Prolongez le texte sur la télévision publique algérienne en reprenant juste après sa dernière phrase.

EXTRAIT CHOISI:
◇ ◇ ◇ ◇ ◇ ◇ ◇

L'Espagne rejoignait le lot avec 24 horas. Mais l'exemple le plus populaire
reste la BBC qui offre des bouquets en hertzien et sur satellite où l'information
se taille une place de choix !
Ces pouvoirs ont compris l'importance de disposer de moyens de communication publics
leur permettant de propager leurs idées au sein des populations et de faire
face à toute tentative de désinformation venant de l'étranger. Grâce aux
changements intervenus dans la superstructure du pouvoir, l'ENTV a pu sortir de
sa léthargie en s'engageant, depuis une année, dans une politique de
renforcement et de diversification de ses programmes. La dernière-née de ses
chaînes, AL24 News, nous a agréablement surpris par son ton résolument moderne
et son large spectre de centres d'intérêt. A ce titre, une mention spéciale
sera décernée pour les portraits Media et Culture d'une haute
facture consacrés à Naït Mazi,
ancien directeur d'El Moudjahid, et Hiahemzizou,
bédéiste de renom et inégalable dessinateur d'affiches de films de la belle
époque du cinéma national. Mais un regard lucide sur l'ensemble des programmes
qui fleurissent ce beau bouquet public laisse un arrière-goût d'inachevé et une
impression de... désordre. En fait, l'amalgame date du début de l'expérience
satellite lorsque l'Algérie décida de lancer une deuxième chaîne en langue
française uniquement sur satellite. Algerian TV, née en 1994, se proposait,
d'emblée, de toucher directement notre émigration à l'étranger, et notamment en
France où elle reste, et de loin, la plus nombreuse. Mais on ne savait pas si
on avait affaire à une chaîne satellite internationale qui regroupe les meilleures programmes du réseau national (en fait, une
seule chaîne à l'époque !) ou si c'était une seconde chaîne d'expression
francophone. Pour la première proposition, les exemples ne manquent pas : TV 5
pour la France, BBC World pour l'Angleterre, 3 Sat
pour l'Allemagne, Suisse alémanique et Autriche, ESC pour l'Egypte, etc.

◇ ◇ ◇ ◇ ◇ ◇ ◇

DONNÉES CI-DESSOUS:
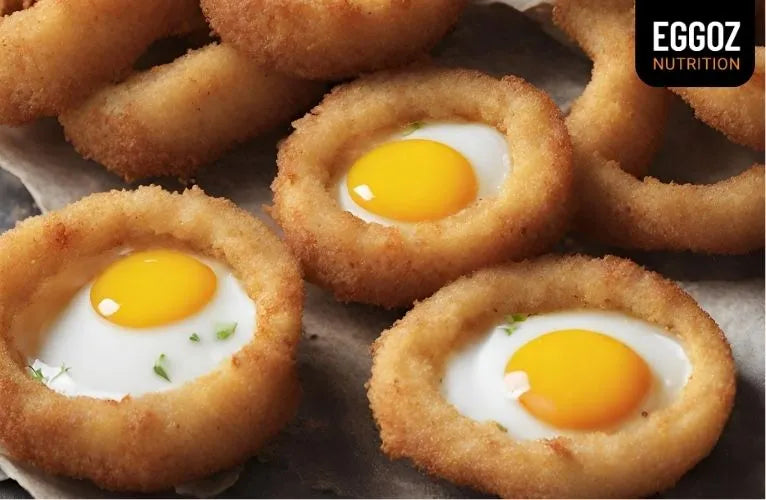 Egg and Onion Rings Recipe: The Ultimate Netflix Binge Snack – Eggoz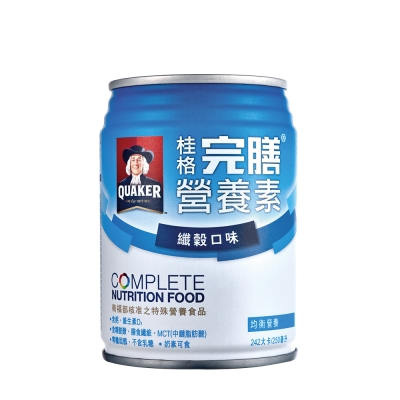 桂格完膳營養素纖穀口味(250ml*24入)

◇ ◇ ◇ ◇ ◇ ◇ ◇

RÉPONSE ATTENDUE:
Depuis son lancement, Algerian TV, puis Canal Algérie, est restée sans identité
propre, avec moult émissions en studio, quelques reportages et, le reste du
temps, la reprise des programmes de l'Unique. L'apparition de la Trois va
rendre le tableau encore plus flou. Chaîne satellite ? Troisième chaîne à
caractère culturel ? Canal destiné au Proche-Orient ? Là aussi, le flou
continue de régner. Tout récemment, la 3ème chaîne est devenue un programme
d'information mais, très vite, la surcharge d'émissions de débats en studio lui
a conféré les traits d'une radio bavarde. Avec le lancement de AL24 News, on ne
sait plus quel sera le rôle de cette Trois qui va faire doublon avec la
dernière-née. Et ce n'est pas le seul doublon : malgré sa nouvelle appellation
de «chaîne de la jeunesse», TV 6 est souvent une
réplique de la Une. Suffit-il de mettre des animateurs plus jeunes pour mériter
du titre de programme jeunesse ? Hormis la 5 (religieuse) et la 4 (tamazight),
la 7 (connaissance et savoir) et la 8 (Mémoire), il y a comme un imbroglio qui
mérite d'être clarifié. En fait, en suivant de près les programmes de toutes
ces chaînes, on remarque des grilles qui traitent pratiquement des mêmes
sujets. Exemple : il y a des émissions Santé sur la Une, Canal Algérie, la
Trois, la 6 et même la 7 ! Les émissions sportives font du saute-mouton entre
les chaînes avec parfois des rediffusions. On peut épiloguer longtemps sur les
anomalies mais il serait plus intéressant de proposer un nouveau plan de
partage au sein de ce bouquet qui s'inspire des expériences mondiales :
- Chaîne Une : chaîne généraliste à caractère populaire.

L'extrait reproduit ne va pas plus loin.